Elles sont si difficiles. Si rugueuses, et pourtant si tentantes. Le livre est là, il nous appelle, veut nous embrasser de ses lèvres de glace, mais on repousse l’heure fatidique du dernier baiser, celui qui fera de toutes les pages lues des souvenirs de poussières. Plus le livre est riche, plus l’écrivain est doué et plus l’au revoir est difficile. On s’accroche comme on se maintiendrait hors de l’eau, les mains crispées sur un radeau de fortune. Agrippés à ces personnages brossés au fusain dans des feuilles de papier, on s’isole, on vacille dans un monde peuplé de chimères. Il a suffi de quelques milliers de mots pour que leur silhouette fugace se glisse dans notre ombre. Le temps de quelques heures, le temps de quelques jours, leurs sentiments, leur rancœur, leurs souvenirs se sont mêlés aux nôtres. On s’est attaché, on s’est amouraché…
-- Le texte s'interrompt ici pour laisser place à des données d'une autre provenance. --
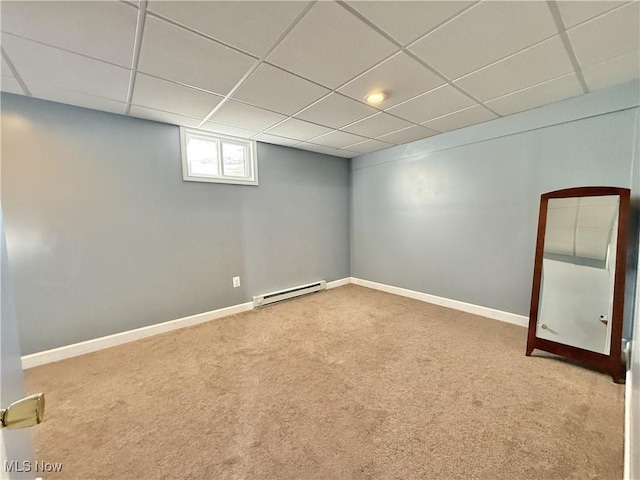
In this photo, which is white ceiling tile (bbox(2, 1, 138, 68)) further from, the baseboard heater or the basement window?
the baseboard heater

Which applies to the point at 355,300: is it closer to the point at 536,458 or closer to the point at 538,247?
the point at 538,247

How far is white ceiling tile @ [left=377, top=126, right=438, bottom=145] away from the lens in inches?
121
Et voilà que les pages défilent, que l’épaisseur se fait de plus en plus fine dans notre main droite. Dernier chapitre, dernières phrases, derniers mots. Doucement, on sent le cœur qui se serre. On se reprend pour cesser de gâcher le moment en lisant aussi vite que la lumière. Le cœur déchiré, on repose le livre. On lui laisse le temps d’avaler notre odeur, d’aspirer la pression de nos doigts. Garder les 10 dernières pages secrètes, encore un peu…
Pour que le moment soit le bon. Celui où on laissera notre cœur abandonné tomber en miettes.